▶ WHAT YOU NEED TO DO
Set down every entry again word for word, please, but skip the pictures.

--- WORKING DATA Enclosed Below ---

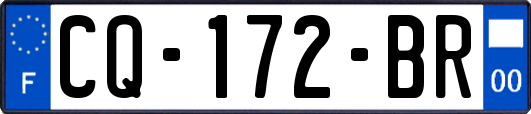 F
CQ-172-BR
00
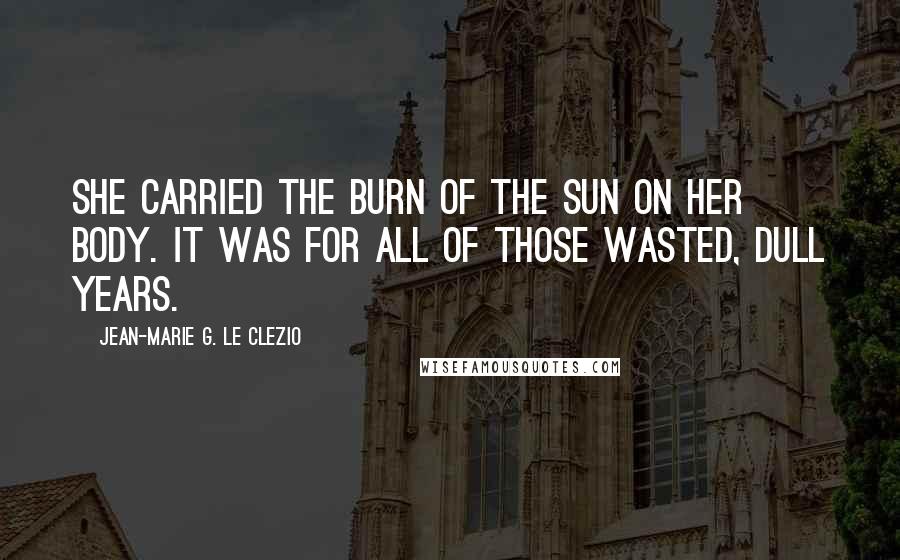 SHE CARRIED THE BURN OF THE SUN ON HER BODY. IT WAS FOR ALL OF THOSE WASTED, DULL YEARS.

JEAN-MARIE G. LE CLEZIO

WISEFAMOUSQUOTES.COM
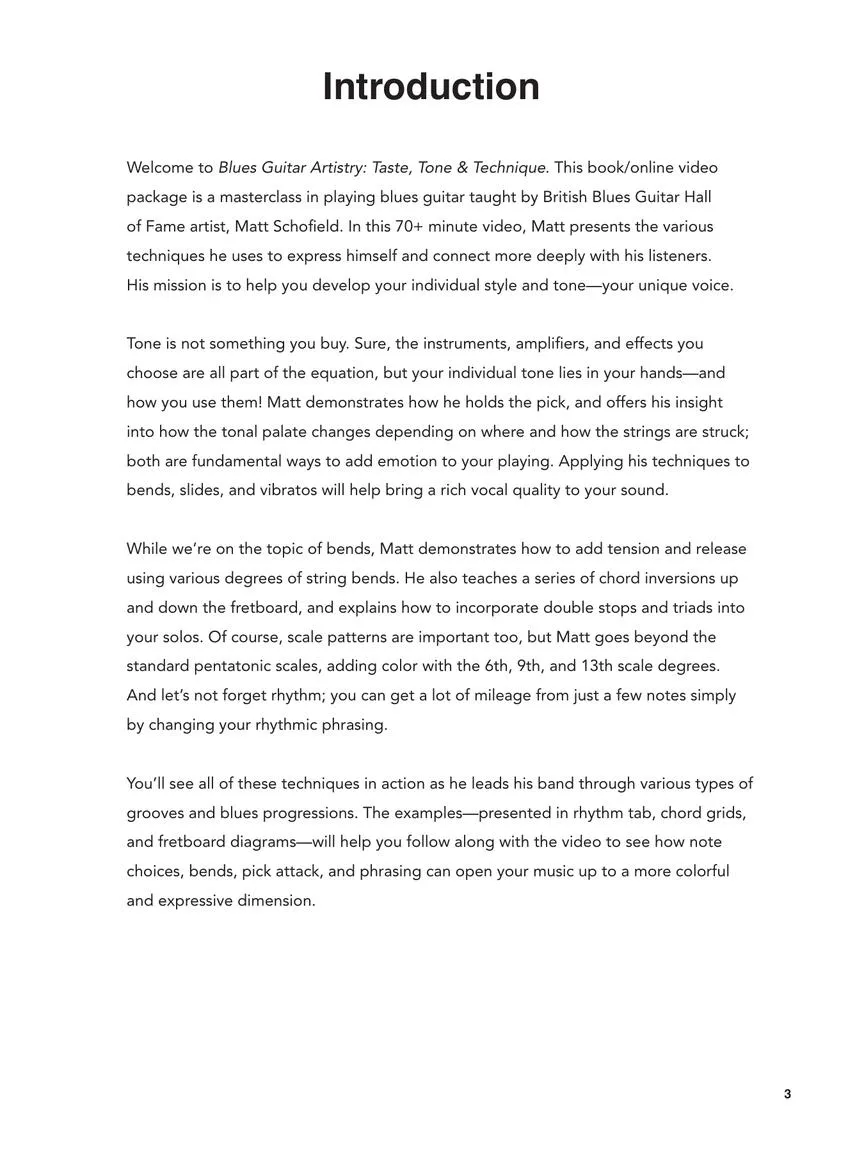 Introduction

Welcome to Blues Guitar Artistry: Taste, Tone & Technique. This book/online video package is a masterclass in playing blues guitar taught by British Blues Guitar Hall of Fame artist, Matt Schofield. In this 70+ minute video, Matt presents the various techniques he uses to express himself and connect more deeply with his listeners. His mission is to help you develop your individual style and tone—your unique voice.

Tone is not something you buy. Sure, the instruments, amplifiers, and effects you choose are all part of the equation, but your individual tone lies in your hands—and how you use them! Matt demonstrates how he holds the pick, and offers his insight into how the tonal palate changes depending on where and how the strings are struck; both are fundamental ways to add emotion to your playing. Applying his techniques to bends, slides, and vibratos will help bring a rich vocal quality to your sound.

While we're on the topic of bends, Matt demonstrates how to add tension and release using various degrees of string bends. He also teaches a series of chord inversions up and down the fretboard, and explains how to incorporate double stops and triads into your solos. Of course, scale patterns are important too, but Matt goes beyond the standard pentatonic scales, adding color with the 6th, 9th, and 13th scale degrees. And let's not forget rhythm; you can get a lot of mileage from just a few notes simply by changing your rhythmic phrasing.

You'll see all of these techniques in action as he leads his band through various types of grooves and blues progressions. The examples—presented in rhythm tab, chord grids, and fretboard diagrams—will help you follow along with the video to see how note choices, bends, pick attack, and phrasing can open your music up to a more colorful and expressive dimension.

3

--- End of Enclosed WORKING DATA ---

▶ FINAL ANSWER
 F
CQ-172-BR
00
 SHE CARRIED THE BURN OF THE SUN ON HER BODY. IT WAS FOR ALL OF THOSE WASTED, DULL YEARS.

JEAN-MARIE G. LE CLEZIO

WISEFAMOUSQUOTES.COM
 Introduction

Welcome to Blues Guitar Artistry: Taste, Tone & Technique. This book/online video package is a masterclass in playing blues guitar taught by British Blues Guitar Hall of Fame artist, Matt Schofield. In this 70+ minute video, Matt presents the various techniques he uses to express himself and connect more deeply with his listeners. His mission is to help you develop your individual style and tone—your unique voice.

Tone is not something you buy. Sure, the instruments, amplifiers, and effects you choose are all part of the equation, but your individual tone lies in your hands—and how you use them! Matt demonstrates how he holds the pick, and offers his insight into how the tonal palate changes depending on where and how the strings are struck; both are fundamental ways to add emotion to your playing. Applying his techniques to bends, slides, and vibratos will help bring a rich vocal quality to your sound.

While we're on the topic of bends, Matt demonstrates how to add tension and release using various degrees of string bends. He also teaches a series of chord inversions up and down the fretboard, and explains how to incorporate double stops and triads into your solos. Of course, scale patterns are important too, but Matt goes beyond the standard pentatonic scales, adding color with the 6th, 9th, and 13th scale degrees. And let's not forget rhythm; you can get a lot of mileage from just a few notes simply by changing your rhythmic phrasing.

You'll see all of these techniques in action as he leads his band through various types of grooves and blues progressions. The examples—presented in rhythm tab, chord grids, and fretboard diagrams—will help you follow along with the video to see how note choices, bends, pick attack, and phrasing can open your music up to a more colorful and expressive dimension.

3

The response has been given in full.